When linebacker Mohamoud Diabate joined the Gators football team last year, he brought a new perspective to his team. Diabate, an Auburn, Alabama native, is Muslim. It’s not a far stretch to realize that’s an anomaly in the locker room of a Southeastern Conference football team. But as the stoic and soft spoken linebacker—who finished his freshman season with 18 tackles, 4.5 sacks and three quarterback hurries—got to know his team, he taught them things as well.

While speaking with media before the 2019 Orange Bowl against Virginia, Gators corner Marco Wilson reflected on the differences that make up a team saying, “I think everybody would just respect everybody whether it’s religion or their backgrounds.”


Then he paused, weighing his next admittance before reflectively continuing, “I mean, I did see a difference when Mohamoud came in this year.


“He’s not the same religion as most people and he may do his own prayers and we respect it. That’s how he grew up and we grew up how we grew up and so I wouldn’t want somebody disrespecting how I grew up. So when we see him doing his own thing, we respect it.

“It gives you a different perspective, lets you know that everybody’s not the same and you need to respect people know matter where they’re from or what they do.”


It seems so simple, simply listening to someone else and respecting their experiences that led to the position. Then again, shouldn’t it be that simple?

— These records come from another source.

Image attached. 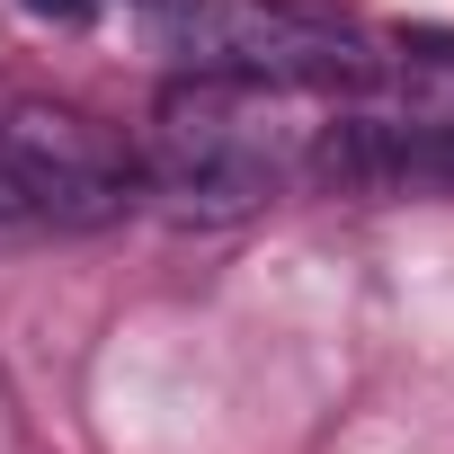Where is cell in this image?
Here are the masks:
<instances>
[{
  "instance_id": "cell-3",
  "label": "cell",
  "mask_w": 454,
  "mask_h": 454,
  "mask_svg": "<svg viewBox=\"0 0 454 454\" xmlns=\"http://www.w3.org/2000/svg\"><path fill=\"white\" fill-rule=\"evenodd\" d=\"M401 54H419V63H454V36H436V27H410V36H401Z\"/></svg>"
},
{
  "instance_id": "cell-2",
  "label": "cell",
  "mask_w": 454,
  "mask_h": 454,
  "mask_svg": "<svg viewBox=\"0 0 454 454\" xmlns=\"http://www.w3.org/2000/svg\"><path fill=\"white\" fill-rule=\"evenodd\" d=\"M125 152L63 107L0 116V214L19 223H107L125 214Z\"/></svg>"
},
{
  "instance_id": "cell-1",
  "label": "cell",
  "mask_w": 454,
  "mask_h": 454,
  "mask_svg": "<svg viewBox=\"0 0 454 454\" xmlns=\"http://www.w3.org/2000/svg\"><path fill=\"white\" fill-rule=\"evenodd\" d=\"M160 45L196 72L250 81V90H365L374 54L303 10L277 0H160Z\"/></svg>"
},
{
  "instance_id": "cell-4",
  "label": "cell",
  "mask_w": 454,
  "mask_h": 454,
  "mask_svg": "<svg viewBox=\"0 0 454 454\" xmlns=\"http://www.w3.org/2000/svg\"><path fill=\"white\" fill-rule=\"evenodd\" d=\"M27 10H36V19H54V27H81L98 0H27Z\"/></svg>"
}]
</instances>
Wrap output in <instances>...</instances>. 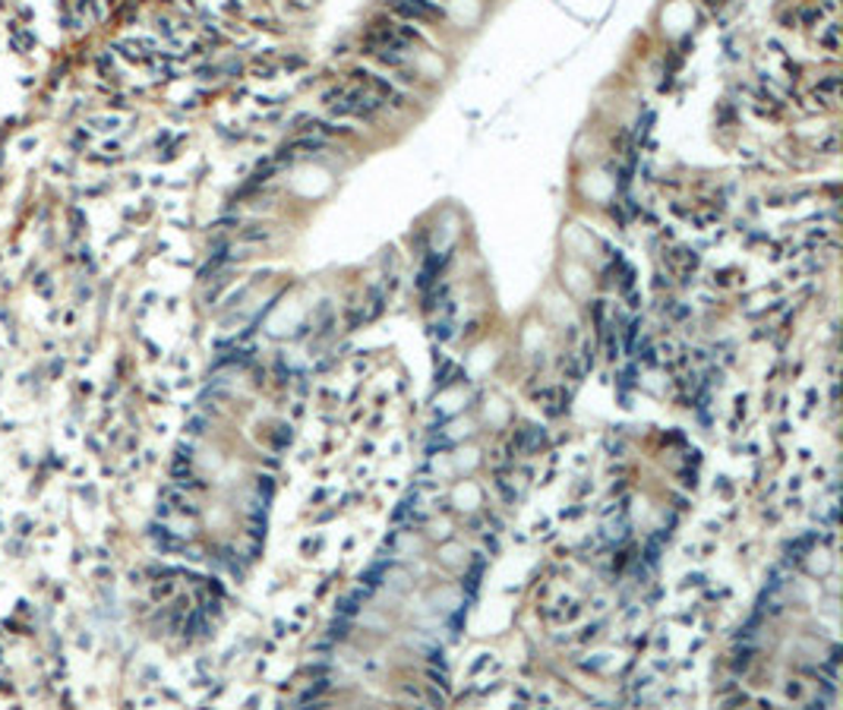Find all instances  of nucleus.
I'll return each instance as SVG.
<instances>
[{"label":"nucleus","instance_id":"1","mask_svg":"<svg viewBox=\"0 0 843 710\" xmlns=\"http://www.w3.org/2000/svg\"><path fill=\"white\" fill-rule=\"evenodd\" d=\"M392 10L404 17V20H421V23H430V20H443V10L433 7L430 0H396Z\"/></svg>","mask_w":843,"mask_h":710}]
</instances>
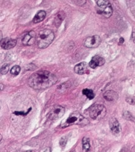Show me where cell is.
<instances>
[{
    "label": "cell",
    "mask_w": 135,
    "mask_h": 152,
    "mask_svg": "<svg viewBox=\"0 0 135 152\" xmlns=\"http://www.w3.org/2000/svg\"><path fill=\"white\" fill-rule=\"evenodd\" d=\"M123 116L126 120L129 121H132L133 122H135V118L133 116L130 112L128 111H126L124 112L123 114Z\"/></svg>",
    "instance_id": "ac0fdd59"
},
{
    "label": "cell",
    "mask_w": 135,
    "mask_h": 152,
    "mask_svg": "<svg viewBox=\"0 0 135 152\" xmlns=\"http://www.w3.org/2000/svg\"><path fill=\"white\" fill-rule=\"evenodd\" d=\"M126 102L131 105H134L135 103L134 99L132 98H130L126 99Z\"/></svg>",
    "instance_id": "603a6c76"
},
{
    "label": "cell",
    "mask_w": 135,
    "mask_h": 152,
    "mask_svg": "<svg viewBox=\"0 0 135 152\" xmlns=\"http://www.w3.org/2000/svg\"><path fill=\"white\" fill-rule=\"evenodd\" d=\"M132 40L134 42L135 44V32H134L132 33Z\"/></svg>",
    "instance_id": "cb8c5ba5"
},
{
    "label": "cell",
    "mask_w": 135,
    "mask_h": 152,
    "mask_svg": "<svg viewBox=\"0 0 135 152\" xmlns=\"http://www.w3.org/2000/svg\"><path fill=\"white\" fill-rule=\"evenodd\" d=\"M20 71H21V67L18 65H15L11 69L10 72L12 75L17 76L20 74Z\"/></svg>",
    "instance_id": "d6986e66"
},
{
    "label": "cell",
    "mask_w": 135,
    "mask_h": 152,
    "mask_svg": "<svg viewBox=\"0 0 135 152\" xmlns=\"http://www.w3.org/2000/svg\"><path fill=\"white\" fill-rule=\"evenodd\" d=\"M0 85H1V91H2V90L4 89V85L2 84H0Z\"/></svg>",
    "instance_id": "d4e9b609"
},
{
    "label": "cell",
    "mask_w": 135,
    "mask_h": 152,
    "mask_svg": "<svg viewBox=\"0 0 135 152\" xmlns=\"http://www.w3.org/2000/svg\"><path fill=\"white\" fill-rule=\"evenodd\" d=\"M68 141V138L66 137H63L61 139L60 142V144L62 147H64L66 145V144L67 143Z\"/></svg>",
    "instance_id": "7402d4cb"
},
{
    "label": "cell",
    "mask_w": 135,
    "mask_h": 152,
    "mask_svg": "<svg viewBox=\"0 0 135 152\" xmlns=\"http://www.w3.org/2000/svg\"><path fill=\"white\" fill-rule=\"evenodd\" d=\"M74 3L78 6H82L85 5L87 0H73Z\"/></svg>",
    "instance_id": "44dd1931"
},
{
    "label": "cell",
    "mask_w": 135,
    "mask_h": 152,
    "mask_svg": "<svg viewBox=\"0 0 135 152\" xmlns=\"http://www.w3.org/2000/svg\"><path fill=\"white\" fill-rule=\"evenodd\" d=\"M65 18V14L63 11H61L57 14L56 17L54 19V24L56 26H59L62 23V21L64 20Z\"/></svg>",
    "instance_id": "9a60e30c"
},
{
    "label": "cell",
    "mask_w": 135,
    "mask_h": 152,
    "mask_svg": "<svg viewBox=\"0 0 135 152\" xmlns=\"http://www.w3.org/2000/svg\"><path fill=\"white\" fill-rule=\"evenodd\" d=\"M105 63V60L99 55L94 56L89 63V66L92 69H95L97 66H101Z\"/></svg>",
    "instance_id": "30bf717a"
},
{
    "label": "cell",
    "mask_w": 135,
    "mask_h": 152,
    "mask_svg": "<svg viewBox=\"0 0 135 152\" xmlns=\"http://www.w3.org/2000/svg\"><path fill=\"white\" fill-rule=\"evenodd\" d=\"M101 42V39L99 35L89 36L83 42V45L87 48H96L98 47Z\"/></svg>",
    "instance_id": "52a82bcc"
},
{
    "label": "cell",
    "mask_w": 135,
    "mask_h": 152,
    "mask_svg": "<svg viewBox=\"0 0 135 152\" xmlns=\"http://www.w3.org/2000/svg\"><path fill=\"white\" fill-rule=\"evenodd\" d=\"M65 113V109L61 105H54L51 108L49 114L48 118L51 121H56L62 118Z\"/></svg>",
    "instance_id": "8992f818"
},
{
    "label": "cell",
    "mask_w": 135,
    "mask_h": 152,
    "mask_svg": "<svg viewBox=\"0 0 135 152\" xmlns=\"http://www.w3.org/2000/svg\"><path fill=\"white\" fill-rule=\"evenodd\" d=\"M109 126L113 134H119L121 131V126L120 123L115 118H112L110 120Z\"/></svg>",
    "instance_id": "8fae6325"
},
{
    "label": "cell",
    "mask_w": 135,
    "mask_h": 152,
    "mask_svg": "<svg viewBox=\"0 0 135 152\" xmlns=\"http://www.w3.org/2000/svg\"><path fill=\"white\" fill-rule=\"evenodd\" d=\"M97 5L99 9L101 14L105 18H110L113 13L112 7L108 0H98Z\"/></svg>",
    "instance_id": "5b68a950"
},
{
    "label": "cell",
    "mask_w": 135,
    "mask_h": 152,
    "mask_svg": "<svg viewBox=\"0 0 135 152\" xmlns=\"http://www.w3.org/2000/svg\"><path fill=\"white\" fill-rule=\"evenodd\" d=\"M74 72L79 75H83L88 72V65L86 62H82L74 67Z\"/></svg>",
    "instance_id": "7c38bea8"
},
{
    "label": "cell",
    "mask_w": 135,
    "mask_h": 152,
    "mask_svg": "<svg viewBox=\"0 0 135 152\" xmlns=\"http://www.w3.org/2000/svg\"><path fill=\"white\" fill-rule=\"evenodd\" d=\"M104 98L108 102H116L118 99V95L115 91L108 90L104 93Z\"/></svg>",
    "instance_id": "4fadbf2b"
},
{
    "label": "cell",
    "mask_w": 135,
    "mask_h": 152,
    "mask_svg": "<svg viewBox=\"0 0 135 152\" xmlns=\"http://www.w3.org/2000/svg\"><path fill=\"white\" fill-rule=\"evenodd\" d=\"M9 70V65L8 64H5L1 68V74L5 75L8 72Z\"/></svg>",
    "instance_id": "ffe728a7"
},
{
    "label": "cell",
    "mask_w": 135,
    "mask_h": 152,
    "mask_svg": "<svg viewBox=\"0 0 135 152\" xmlns=\"http://www.w3.org/2000/svg\"><path fill=\"white\" fill-rule=\"evenodd\" d=\"M106 114V109L101 104H95L90 107V116L94 120L99 121L103 119Z\"/></svg>",
    "instance_id": "277c9868"
},
{
    "label": "cell",
    "mask_w": 135,
    "mask_h": 152,
    "mask_svg": "<svg viewBox=\"0 0 135 152\" xmlns=\"http://www.w3.org/2000/svg\"><path fill=\"white\" fill-rule=\"evenodd\" d=\"M17 44V40L9 37H6L1 40V47L4 50H9L14 48Z\"/></svg>",
    "instance_id": "9c48e42d"
},
{
    "label": "cell",
    "mask_w": 135,
    "mask_h": 152,
    "mask_svg": "<svg viewBox=\"0 0 135 152\" xmlns=\"http://www.w3.org/2000/svg\"><path fill=\"white\" fill-rule=\"evenodd\" d=\"M120 41L121 43H123V42H124V39L121 37V38L120 39Z\"/></svg>",
    "instance_id": "484cf974"
},
{
    "label": "cell",
    "mask_w": 135,
    "mask_h": 152,
    "mask_svg": "<svg viewBox=\"0 0 135 152\" xmlns=\"http://www.w3.org/2000/svg\"><path fill=\"white\" fill-rule=\"evenodd\" d=\"M57 77L49 71H38L33 74L28 80V84L35 90L49 88L57 82Z\"/></svg>",
    "instance_id": "6da1fadb"
},
{
    "label": "cell",
    "mask_w": 135,
    "mask_h": 152,
    "mask_svg": "<svg viewBox=\"0 0 135 152\" xmlns=\"http://www.w3.org/2000/svg\"><path fill=\"white\" fill-rule=\"evenodd\" d=\"M36 32L34 31H31L27 33L25 36H23L22 42L24 45L31 46L33 45L36 42Z\"/></svg>",
    "instance_id": "ba28073f"
},
{
    "label": "cell",
    "mask_w": 135,
    "mask_h": 152,
    "mask_svg": "<svg viewBox=\"0 0 135 152\" xmlns=\"http://www.w3.org/2000/svg\"><path fill=\"white\" fill-rule=\"evenodd\" d=\"M82 93L83 95L87 96V98L90 100H92L95 98V94L94 91L91 89H84L82 90Z\"/></svg>",
    "instance_id": "2e32d148"
},
{
    "label": "cell",
    "mask_w": 135,
    "mask_h": 152,
    "mask_svg": "<svg viewBox=\"0 0 135 152\" xmlns=\"http://www.w3.org/2000/svg\"><path fill=\"white\" fill-rule=\"evenodd\" d=\"M90 123L89 121L82 116L81 114L78 112H75L69 116L66 121L62 124V128H66L68 126L72 125H79L85 126Z\"/></svg>",
    "instance_id": "3957f363"
},
{
    "label": "cell",
    "mask_w": 135,
    "mask_h": 152,
    "mask_svg": "<svg viewBox=\"0 0 135 152\" xmlns=\"http://www.w3.org/2000/svg\"><path fill=\"white\" fill-rule=\"evenodd\" d=\"M46 17V12L44 10L39 11L37 14L35 15L34 18H33V23H37L43 21Z\"/></svg>",
    "instance_id": "5bb4252c"
},
{
    "label": "cell",
    "mask_w": 135,
    "mask_h": 152,
    "mask_svg": "<svg viewBox=\"0 0 135 152\" xmlns=\"http://www.w3.org/2000/svg\"><path fill=\"white\" fill-rule=\"evenodd\" d=\"M82 145H83V150L85 152L89 151L90 149V139H89V138L84 137L82 139Z\"/></svg>",
    "instance_id": "e0dca14e"
},
{
    "label": "cell",
    "mask_w": 135,
    "mask_h": 152,
    "mask_svg": "<svg viewBox=\"0 0 135 152\" xmlns=\"http://www.w3.org/2000/svg\"><path fill=\"white\" fill-rule=\"evenodd\" d=\"M54 33L50 29H44L39 32L37 35L36 42L40 49H46L50 46L54 40Z\"/></svg>",
    "instance_id": "7a4b0ae2"
}]
</instances>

When an athlete says something we agree with, we commend them for “being bold, unashamed and speaking up.” When they say something we don’t agree with, they’re told to “stick to sports.” Athletes are in a unique position, with a very large public persona that is too often forced into a small box. But in a world that is straining against itself and begging to learn from the past, amplifying different voices will be what helps us figure out where we’re fractured and how to put it back together in a better way. With so many eyes on athletes, the worst thing we can do—not only for ourselves but for the betterment of society—is to tell them to be quiet.

And maybe, just maybe, we can learn something as well.